The Executive Board also approved an extension of the arrangement by one additional year, until June 2, 2020, with a rephrasing of remaining disbursement.
Under the US $ 1.5 billion EEF arrangement, Sri Lanka up to now has drawn US $ 1.15 billion, which includes the latest tranche.
IMF said sustaining policy discipline remains critical to strengthen resilience in the economy and support strong and inclusive growth.
Below is the full IMF release.
On May 13, 2019, the Executive Board of the International Monetary Fund (IMF) completed the Fifth Review of Sri Lanka’s economic performance under the program supported by an extended arrangement under the Extended Fund Facility (EFF).
Completion of this review, upon the granting of waivers of no observance for the end‑December 2018 performance criteria on the primary balance and net official international reserves, makes available SDR 118.5 million (about US$ 164.1 million), bringing total disbursements under the arrangement to SDR 833.73 million (about US$ 1.155 billion).
The Executive Board also approved an extension of the arrangement by one additional year, until June 2, 2020, with rephrasing of remaining disbursements. Sri Lanka’s three-year extended arrangement was approved on June 3, 2016, in the amount of about SDR 1.1 billion (US$1.5 billion, or 185 percent of quota in the IMF at the time of approval of the arrangement. See Press Release No. 16/262).
Following the Executive Board’s discussion of the review, Mr. Mitsuhiro Furusawa, Deputy Managing Director and Acting Chair of the Board, issued the following statement:
“We join Executive Directors in extending our condolences to the government and people of Sri Lanka for the loss of life and suffering caused by the recent terror attacks. “The Sri Lankan authorities have successfully brought the program back on track, despite important setbacks, by advancing fiscal consolidation through a well-targeted 2019 budget, rebuilding reserves, while maintaining a prudent monetary policy under greater exchange rate flexibility, and reviving structural reforms. Sustaining policy discipline remains critical to strengthen resilience, given still sizable public debt and low external buffers, and support strong and inclusive growth.
“Sustained revenue mobilisation is needed to place public debt on a downward path, while making space for critical public investment and an expansion of the social safety net under well-defined selection criteria. Strengthening the selection and appraisal process of large-scale investment projects and assessing their fiscal affordability is critical, given Sri Lanka’s high public debt. Stronger fiscal rules and a medium-term debt management strategy will support medium-term fiscal consolidation and debt reduction efforts.

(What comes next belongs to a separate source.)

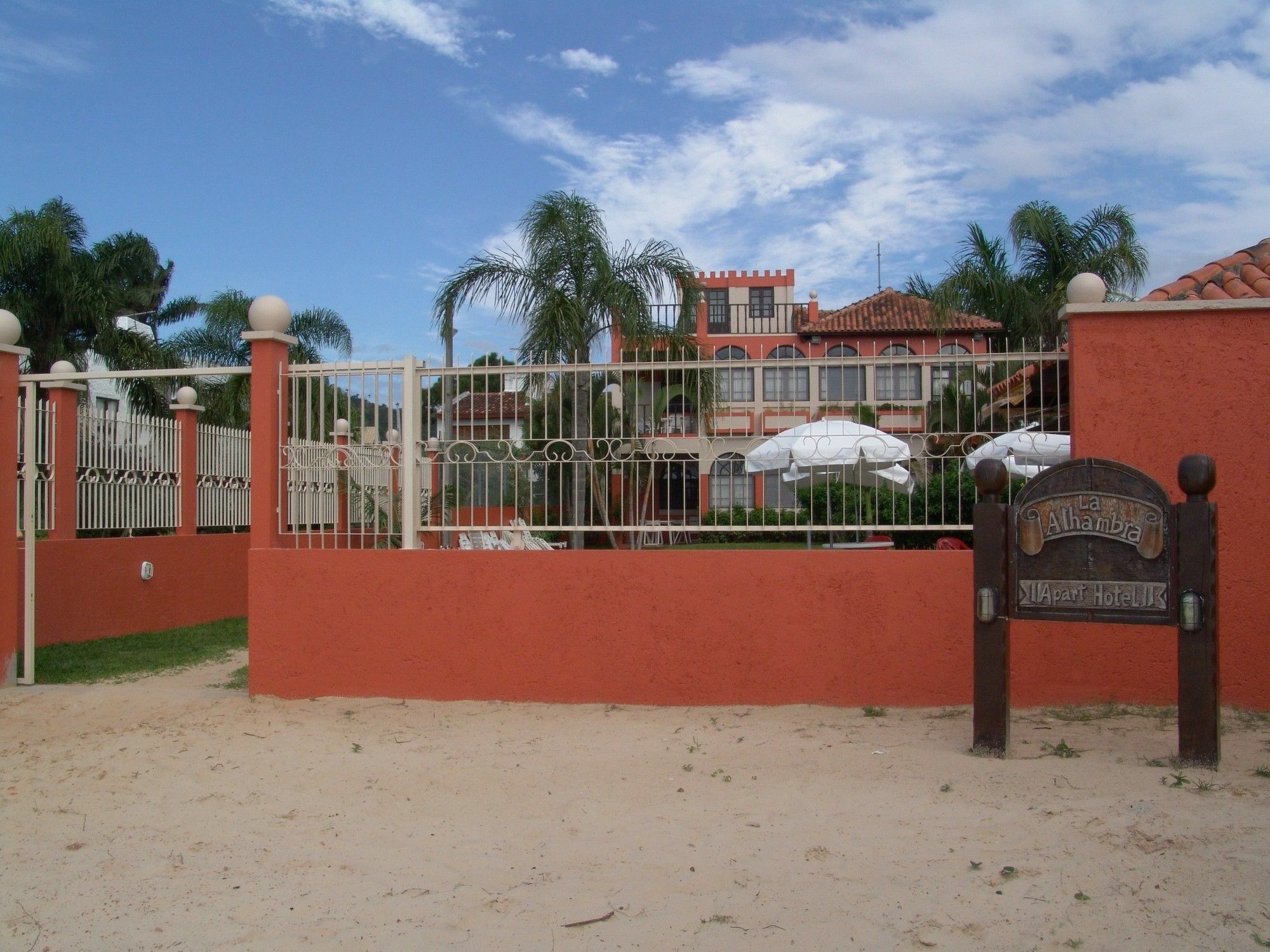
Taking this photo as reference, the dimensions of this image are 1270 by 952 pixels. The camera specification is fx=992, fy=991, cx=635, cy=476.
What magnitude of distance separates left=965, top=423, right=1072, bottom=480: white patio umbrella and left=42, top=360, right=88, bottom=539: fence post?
8.61m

“The authorities should renew their efforts to strengthen SOE governance and transparency, including by advancing a restructuring plan for SriLankan Airlines and completing energy pricing reforms, building on important progress with the implementation of the fuel pricing formula.
“The Central Bank of Sri Lanka should continue to pursue a prudent and data-dependent monetary policy. The amendments to the central bank law will be a major step in the transition to flexible inflation targeting. Efforts to build reserves should be sustained, under greater exchange rate flexibility, to protect the economy against shocks. Harmonising regulation and supervision of financial institutions, strengthening the macro prudential policy framework, and enhancing the crisis-preparedness toolkit will help further strengthen financial sector stability.
“Continued implementation of structural reforms is essential to support strong and inclusive growth. Efforts should focus on liberalising trade, improving the business environment and promoting investment, strengthening governance, encouraging female and youth labour force participation, enhancing social protection, and improving crisis preparedness to natural disasters.”